Regimes militares no Brasil, na Argentina, no Chile e no Uruguai cometeram crimes - este é um fato reconhecido oficialmente pelos governos democráticos que sucederam os ditatoriais. Abusos e violações de direitos foram extensivamente descritos por historiadores que coletaram documentos, testemunhos e até confissões. Nas redes sociais, porém, negacionistas se dedicam à desconstrução dessa memória ao disseminar narrativas em que números de desaparecidos e mortos são subestimados, algozes aparecem como heróis e a violência é justificada por guerras que não existiram.
Nesta quarta-feira, 10 de dezembro, que marca o Dia Internacional dos Direitos Humanos, as agências de checagem Estadão Verifica, la diaria Verifica (Uruguai) e Fast Check CL (Chile), que fazem parte do LatamChequea, rede latino-americana de checadores de fatos, publicam uma série especial de reportagens sobre as campanhas de desinformação que deturpam a história das ditaduras militares do chamado Cone Sul.
As mensagens, mesmo em diferentes países, seguem padrões parecidos ao negar os crimes dos regimes autoritários ou justificar o rompimento das normas democráticas. As principais narrativas que serão analisadas ao longo deste texto são:
Ameaça comunista - a alegação de que as intervenções militares foram necessárias para evitar a implantação de regimes coletivistas de inspiração soviética.Guerra entre dois lados - o argumento de que dois campos opostos cometeram excessos ao lutar pelo poder.Apagamento das vítimas - o questionamento dos registros de números de mortos e desaparecidos, com o objetivo de levantar dúvidas sobre a prática de abusos.

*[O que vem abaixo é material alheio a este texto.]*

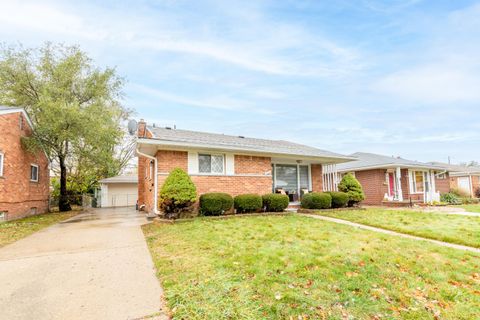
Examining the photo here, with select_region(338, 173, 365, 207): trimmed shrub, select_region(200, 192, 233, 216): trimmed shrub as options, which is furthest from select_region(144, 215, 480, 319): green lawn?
select_region(338, 173, 365, 207): trimmed shrub

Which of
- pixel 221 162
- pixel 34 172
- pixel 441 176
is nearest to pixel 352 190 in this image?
pixel 221 162

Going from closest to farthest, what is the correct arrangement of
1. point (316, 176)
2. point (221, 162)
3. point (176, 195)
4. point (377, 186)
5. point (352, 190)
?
point (176, 195) < point (221, 162) < point (352, 190) < point (316, 176) < point (377, 186)

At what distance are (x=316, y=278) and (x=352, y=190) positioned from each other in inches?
403

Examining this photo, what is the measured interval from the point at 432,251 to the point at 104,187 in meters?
25.2

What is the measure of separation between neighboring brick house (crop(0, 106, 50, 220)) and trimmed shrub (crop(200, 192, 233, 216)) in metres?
9.12

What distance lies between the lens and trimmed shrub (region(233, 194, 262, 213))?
1031 cm

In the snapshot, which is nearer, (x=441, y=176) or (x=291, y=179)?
(x=291, y=179)

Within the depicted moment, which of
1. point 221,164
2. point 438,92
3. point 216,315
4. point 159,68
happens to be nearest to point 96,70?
point 159,68

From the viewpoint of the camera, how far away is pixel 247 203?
10.4m

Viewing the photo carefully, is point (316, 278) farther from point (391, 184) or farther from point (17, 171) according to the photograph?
point (391, 184)

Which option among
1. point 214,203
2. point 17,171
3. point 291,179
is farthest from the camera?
point 291,179

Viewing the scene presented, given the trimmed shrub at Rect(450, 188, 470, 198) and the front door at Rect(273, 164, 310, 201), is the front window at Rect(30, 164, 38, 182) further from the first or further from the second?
the trimmed shrub at Rect(450, 188, 470, 198)

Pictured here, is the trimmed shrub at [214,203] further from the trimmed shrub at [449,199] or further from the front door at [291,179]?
the trimmed shrub at [449,199]

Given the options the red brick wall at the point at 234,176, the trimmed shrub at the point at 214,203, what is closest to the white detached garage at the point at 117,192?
the red brick wall at the point at 234,176
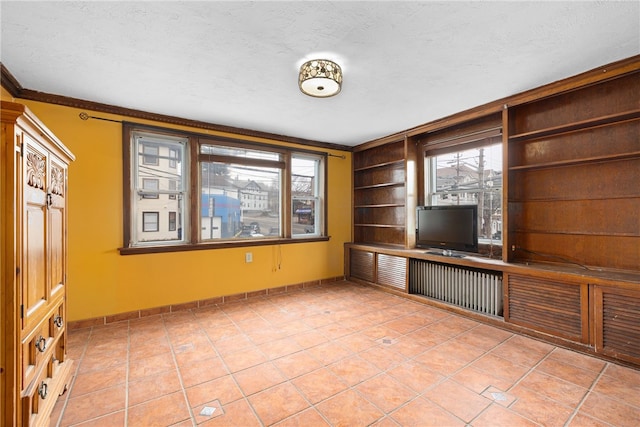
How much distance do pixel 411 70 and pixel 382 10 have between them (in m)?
0.87

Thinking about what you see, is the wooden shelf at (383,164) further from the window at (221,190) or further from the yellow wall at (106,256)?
the yellow wall at (106,256)

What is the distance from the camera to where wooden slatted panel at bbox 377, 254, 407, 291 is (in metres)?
4.31

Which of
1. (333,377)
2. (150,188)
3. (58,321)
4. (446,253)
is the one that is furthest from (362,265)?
(58,321)

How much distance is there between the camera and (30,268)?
149cm

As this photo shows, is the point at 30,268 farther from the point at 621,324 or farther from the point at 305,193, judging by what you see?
the point at 621,324

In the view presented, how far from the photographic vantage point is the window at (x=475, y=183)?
3.63 metres

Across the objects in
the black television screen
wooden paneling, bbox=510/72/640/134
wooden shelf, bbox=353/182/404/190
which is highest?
wooden paneling, bbox=510/72/640/134

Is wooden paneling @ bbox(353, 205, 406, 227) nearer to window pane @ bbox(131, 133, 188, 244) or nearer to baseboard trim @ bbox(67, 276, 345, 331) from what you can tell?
baseboard trim @ bbox(67, 276, 345, 331)

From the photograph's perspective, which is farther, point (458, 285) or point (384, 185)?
point (384, 185)

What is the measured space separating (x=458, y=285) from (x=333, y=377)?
2.24 m

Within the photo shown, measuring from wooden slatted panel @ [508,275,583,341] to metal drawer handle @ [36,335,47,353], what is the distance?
383 centimetres

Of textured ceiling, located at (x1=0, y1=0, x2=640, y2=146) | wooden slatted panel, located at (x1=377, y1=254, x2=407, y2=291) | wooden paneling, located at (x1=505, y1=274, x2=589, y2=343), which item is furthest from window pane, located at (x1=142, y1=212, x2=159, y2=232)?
wooden paneling, located at (x1=505, y1=274, x2=589, y2=343)

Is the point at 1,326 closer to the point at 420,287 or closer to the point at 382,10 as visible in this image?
the point at 382,10

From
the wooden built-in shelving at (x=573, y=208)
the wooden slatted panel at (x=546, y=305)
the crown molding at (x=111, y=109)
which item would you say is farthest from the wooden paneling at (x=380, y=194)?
the wooden slatted panel at (x=546, y=305)
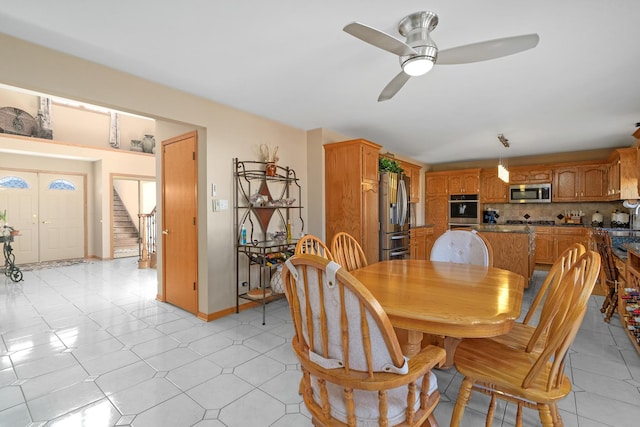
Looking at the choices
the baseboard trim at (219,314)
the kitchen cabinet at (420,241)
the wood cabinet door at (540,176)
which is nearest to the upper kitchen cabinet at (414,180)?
the kitchen cabinet at (420,241)

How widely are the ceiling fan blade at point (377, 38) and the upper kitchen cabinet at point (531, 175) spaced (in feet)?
19.7

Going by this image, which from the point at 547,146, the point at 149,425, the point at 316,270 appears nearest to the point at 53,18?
the point at 316,270

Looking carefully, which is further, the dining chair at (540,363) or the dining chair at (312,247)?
the dining chair at (312,247)

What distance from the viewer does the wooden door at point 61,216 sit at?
6.75 meters

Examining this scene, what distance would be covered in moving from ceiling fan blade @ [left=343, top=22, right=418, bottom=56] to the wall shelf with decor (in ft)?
7.47

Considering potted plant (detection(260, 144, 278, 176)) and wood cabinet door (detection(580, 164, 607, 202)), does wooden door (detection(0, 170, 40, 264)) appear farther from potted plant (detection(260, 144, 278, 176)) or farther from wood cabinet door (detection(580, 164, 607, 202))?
wood cabinet door (detection(580, 164, 607, 202))

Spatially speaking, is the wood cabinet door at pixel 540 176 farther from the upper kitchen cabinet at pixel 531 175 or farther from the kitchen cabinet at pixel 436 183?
the kitchen cabinet at pixel 436 183

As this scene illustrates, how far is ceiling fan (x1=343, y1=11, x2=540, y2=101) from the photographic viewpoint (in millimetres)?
1611

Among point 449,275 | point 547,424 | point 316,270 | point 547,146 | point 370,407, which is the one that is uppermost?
point 547,146

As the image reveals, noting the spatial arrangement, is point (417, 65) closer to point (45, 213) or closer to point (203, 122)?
point (203, 122)

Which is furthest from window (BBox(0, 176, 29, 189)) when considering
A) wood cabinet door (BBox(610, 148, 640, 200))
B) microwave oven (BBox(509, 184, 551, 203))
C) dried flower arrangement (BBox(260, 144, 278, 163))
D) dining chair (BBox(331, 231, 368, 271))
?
wood cabinet door (BBox(610, 148, 640, 200))

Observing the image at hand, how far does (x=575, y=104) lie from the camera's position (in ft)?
11.0

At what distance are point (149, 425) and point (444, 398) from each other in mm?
1758

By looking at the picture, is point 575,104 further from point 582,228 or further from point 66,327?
point 66,327
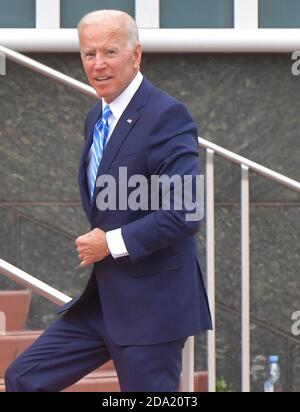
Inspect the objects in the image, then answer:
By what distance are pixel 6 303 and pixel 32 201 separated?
0.73 meters

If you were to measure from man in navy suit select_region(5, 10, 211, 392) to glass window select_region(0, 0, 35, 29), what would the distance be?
3.23 metres

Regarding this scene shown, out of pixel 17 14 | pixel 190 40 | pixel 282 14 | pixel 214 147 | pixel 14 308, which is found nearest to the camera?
pixel 214 147

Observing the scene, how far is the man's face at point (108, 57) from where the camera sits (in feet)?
14.3

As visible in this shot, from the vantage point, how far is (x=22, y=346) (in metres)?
6.11

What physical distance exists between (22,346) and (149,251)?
78.7 inches

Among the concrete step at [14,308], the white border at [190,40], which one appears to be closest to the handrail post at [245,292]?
the concrete step at [14,308]

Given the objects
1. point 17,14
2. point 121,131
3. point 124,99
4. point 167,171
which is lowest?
point 167,171

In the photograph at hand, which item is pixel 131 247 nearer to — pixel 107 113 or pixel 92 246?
pixel 92 246

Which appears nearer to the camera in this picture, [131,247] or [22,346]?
[131,247]

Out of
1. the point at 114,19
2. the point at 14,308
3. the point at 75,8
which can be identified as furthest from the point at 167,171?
the point at 75,8

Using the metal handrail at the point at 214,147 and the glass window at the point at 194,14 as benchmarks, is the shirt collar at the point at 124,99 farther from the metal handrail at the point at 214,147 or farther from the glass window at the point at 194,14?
the glass window at the point at 194,14

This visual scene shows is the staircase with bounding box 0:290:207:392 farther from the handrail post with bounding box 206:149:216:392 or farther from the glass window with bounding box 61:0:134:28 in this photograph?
the glass window with bounding box 61:0:134:28

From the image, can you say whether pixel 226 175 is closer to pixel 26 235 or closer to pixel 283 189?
pixel 283 189

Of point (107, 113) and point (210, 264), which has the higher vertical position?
point (107, 113)
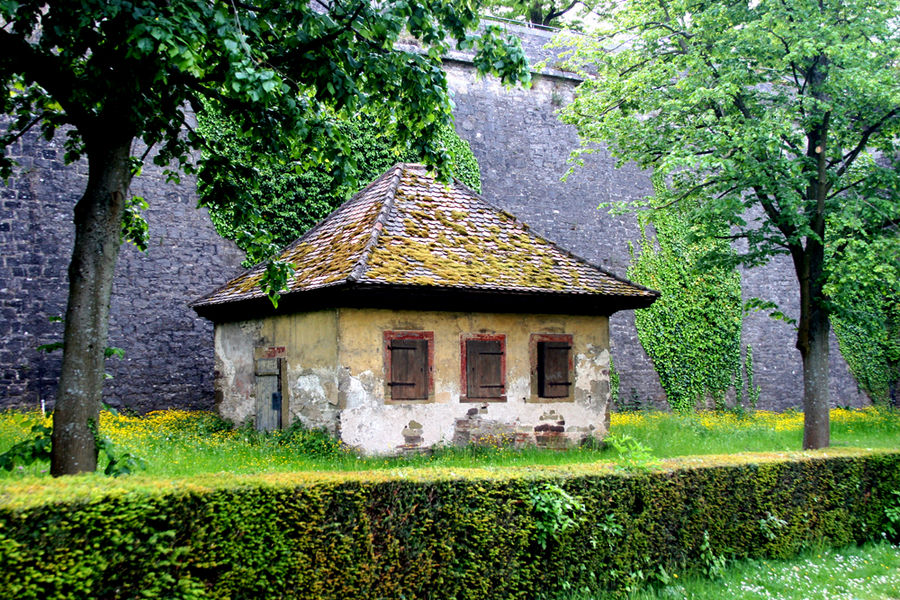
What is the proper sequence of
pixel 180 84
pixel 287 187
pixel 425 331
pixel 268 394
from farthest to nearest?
pixel 287 187 → pixel 268 394 → pixel 425 331 → pixel 180 84

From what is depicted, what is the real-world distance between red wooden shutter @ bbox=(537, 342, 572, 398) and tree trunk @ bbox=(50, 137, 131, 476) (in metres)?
7.82

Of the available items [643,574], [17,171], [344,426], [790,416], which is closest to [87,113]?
[344,426]

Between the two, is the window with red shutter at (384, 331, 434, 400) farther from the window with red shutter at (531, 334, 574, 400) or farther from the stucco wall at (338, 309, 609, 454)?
the window with red shutter at (531, 334, 574, 400)

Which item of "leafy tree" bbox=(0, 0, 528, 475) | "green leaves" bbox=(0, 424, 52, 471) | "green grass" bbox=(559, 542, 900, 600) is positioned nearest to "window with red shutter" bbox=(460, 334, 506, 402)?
"leafy tree" bbox=(0, 0, 528, 475)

As vozes do negacionismo histórico são amplificadas ou até lideradas por políticos de direita que se projetaram na última década, como Jair Bolsonaro, no Brasil, Javier Milei, na Argentina, José Antonio Kast, no Chile, e Guido Manini Ríos, no Uruguai. Não se trata de afirmar que apenas um dos extremos ideológicos seja negacionista. Na esquerda também há quem negue as fartas evidências de que Cuba e Venezuela são ditaduras. Mas esta reportagem tem foco no Cone Sul e na tentativa de reabilitação de seus regimes militares.
Para monitorar publicações feitas nas redes sociais entre 2019 e 2025, as agências de checagem usaram palavras-chave semelhantes relacionadas ao tema entre 2019 e 2025, como "regime militar", "ditadura", "contragolpe", "falsa memória" e "desaparecidos". As pesquisas foram feitas nas redes sociais X, Facebook, Instagram, Threads, TikTok e YouTube.
As pessoas citadas nesta reportagem - Jair Bolsonaro, General Girão, Zé Trovão, Pastor Marco Feliciano, Coronel Christóstomo, Javier Milei, Victoria Villarruel, José Antonio Kast, Johannes Kaiser, Hermógenes Pérez de Arce, Gloria Naveillán, Guido Manini Ríos e Roque García - foram procuradas, mas apenas o deputado brasileiro Coronel Chrisóstomo e o militar uruguaio Roque García responderam. Chrisóstomo disse que "jamais foi favorável a qualquer tipo de regime ditatorial implantado no Brasil e que é totalmente favorável a um país democrático que defenda permanentemente o povo brasileiro". Já García afirmou que seria "uma canalhice" dizer que ele nega "a tragédia dos desaparecidos".
O fantasma do comunismo e as ditaduras como salvação
Nas redes sociais dos quatro países se encontra a narrativa de que os golpes militares perpetrados teriam evitado uma "ditadura comunista".